## [PROBLEM A]
Update the post on platinum palladium contact prints from "-Travis Rice" through "importantly long-life span.", and replace "handheld device" with "phone screen".
## [PROBLEM B]
Carry the post on platinum palladium contact prints forward from its final sentence.

## [DOCUMENT SECTION]
▼
Instagram: @franksirona

Platinum Palladium Contact Prints

Platinum Palladium Contact Prints

When it comes to capturing an image, there is something almost spiritual when you do it utilizing a Large Format Camera. The entire process of capturing an image is so much more than just clicking the shutter. Viewing the image and composing it on the large ground glass, checking and double checking composition, metering for exposure, inserting the film holder, removing the dark slide, waiting for just that right light to fall on the scene, clicking the shutter release, re-inserting the dark slide, removing the film holder, writing down your notes regarding the exposure and subject, and then crossing your fingers that you did everything you were supposed to do correctly in order to capture that image on film.  For me, this entire process and experience of image capture is only one part of the overall experience of why I photograph with a Large Format Camera

Large Format Photography provides you with large negatives and positives full of detail and information that are just begging to be printed. I believe an image isn’t a photograph until it has been printed. The print is the reason I pack 60 plus pounds of gear around to capture that one image that speaks to me. The print is that one tangible thing that will remain with you or with your family, or with someone that appreciates your images for years and generations to come. Long after it has been seen and then forgotten on social media.

“Our lives have become digital. Our friends are now virtual, and everything you could ever want to know is just a click away. Experiencing the world through endless second-hand information isn’t enough. If we want authenticity, we have to initiate it.”

-Travis Rice

Hearing these words from Travis Rice had a profound impact on me and my work and how I thought about sharing my images. I decided that sharing my work and images on social media wasn’t enough and that social media does not do justice for images captured with Large Format Cameras. I wanted to offer and give “authenticity” I decided that I wanted to make hand-made contact prints of my images. I wanted something the viewer could hold, feel, and look deep into at the small details that are just not visible on a small handheld device.

Contact prints are something special to look at as they will show every small detail captured on the negative.  You can do contact prints in a variety of different media including traditional Silver Gelatin Darkroom Prints, but I choose Platinum Palladium prints for their range of tones, soft creamy whites, and most importantly long-life span.

I wanted my images to last for generations, long after I am gone from the world.

There is nothing quite like a hand made platinum palladium print.  It is simultaneously gentle and powerful, it is subtle yet rich and luxurious, and it has a physical presence like no other print. They are a work of art unto themselves.

I wanted to share a quick step by step of the process, but this is in no way a tutorial of how to properly make a platinum palladium print.  I recommend taking a workshop if one is available in your area or read a how to book.  I have done both and I definitely recommend reading The Platinum Printing Workshop by Ian Leake as a starting point before you dive into the process.
▲
## [DATA PROVIDED]
▼
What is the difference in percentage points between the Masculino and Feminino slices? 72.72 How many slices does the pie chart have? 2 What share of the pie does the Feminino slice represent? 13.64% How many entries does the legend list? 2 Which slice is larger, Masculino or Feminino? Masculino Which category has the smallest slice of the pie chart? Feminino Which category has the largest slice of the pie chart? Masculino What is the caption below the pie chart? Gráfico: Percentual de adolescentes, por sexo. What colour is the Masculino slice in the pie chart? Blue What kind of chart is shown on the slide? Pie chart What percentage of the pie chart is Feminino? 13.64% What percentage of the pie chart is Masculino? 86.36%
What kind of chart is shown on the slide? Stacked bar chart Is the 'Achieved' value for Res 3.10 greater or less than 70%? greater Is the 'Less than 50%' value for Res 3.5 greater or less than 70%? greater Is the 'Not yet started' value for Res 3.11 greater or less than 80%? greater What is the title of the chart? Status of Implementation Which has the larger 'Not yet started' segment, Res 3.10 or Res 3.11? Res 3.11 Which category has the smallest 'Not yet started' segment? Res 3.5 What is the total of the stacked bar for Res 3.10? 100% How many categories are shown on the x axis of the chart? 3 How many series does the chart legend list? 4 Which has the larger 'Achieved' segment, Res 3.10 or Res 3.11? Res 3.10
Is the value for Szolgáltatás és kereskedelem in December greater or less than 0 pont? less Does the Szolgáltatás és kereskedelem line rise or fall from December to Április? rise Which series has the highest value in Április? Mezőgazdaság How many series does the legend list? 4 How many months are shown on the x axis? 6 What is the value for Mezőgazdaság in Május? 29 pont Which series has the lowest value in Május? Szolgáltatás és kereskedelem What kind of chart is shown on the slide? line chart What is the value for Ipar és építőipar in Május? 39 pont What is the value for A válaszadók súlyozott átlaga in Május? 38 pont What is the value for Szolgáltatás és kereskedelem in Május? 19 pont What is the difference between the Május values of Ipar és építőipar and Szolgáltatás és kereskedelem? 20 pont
▲
## [RESPONSE AREA A]
-Travis Rice

Hearing these words from Travis Rice had a profound impact on me and my work and how I thought about sharing my images. I decided that sharing my work and images on social media wasn’t enough and that social media does not do justice for images captured with Large Format Cameras. I wanted to offer and give “authenticity” I decided that I wanted to make hand-made contact prints of my images. I wanted something the viewer could hold, feel, and look deep into at the small details that are just not visible on a small phone screen.

Contact prints are something special to look at as they will show every small detail captured on the negative.  You can do contact prints in a variety of different media including traditional Silver Gelatin Darkroom Prints, but I choose Platinum Palladium prints for their range of tones, soft creamy whites, and most importantly long-life span.

## [RESPONSE AREA B]
Cocoon – Oregon Coast – Platinum Palladium

Cotton rag paper is hand coated with a solution containing platinum and palladium salts and an iron oxalate sensitizer.

There are many paper choices, and some do better than others depending upon your environment, particularly your humidity level.

The mixture is then quickly brushed out across the paper as it is slightly absorbed into the paper.

After drying, the paper and your negative are carefully sandwiched together under glass in a contact printing frame and exposed to Ultraviolet light.

The contact frame is then placed inside an Ultraviolet exposure unit.  These can be made or purchased and use a variety of different Ultraviolet light sources.  I chose to make my exposure unit using LED Ultraviolet light strips.  You can also use the Sun as your Ultraviolet light source, but you may find exposure times to be inconsistent one print to the next.  The ultraviolet light causes a reduction of the platinum or palladium salts into pure metals.

The real fun and excitement to Platinum Palladium printing comes at the moment of development.  Once your developer comes into contact with the exposed platinum palladium coating, a reaction occurs where the image is transformed and visually seen at the same time the platinum and palladium have become embedded into the paper.

After several clearing baths to remove the remaining salts, the final print consists of pure platinum (Pt) and palladium (Pd) metallic fragments laid onto and embedded within the paper.  The process I use today is virtually unchanged from that first patented process in 1873.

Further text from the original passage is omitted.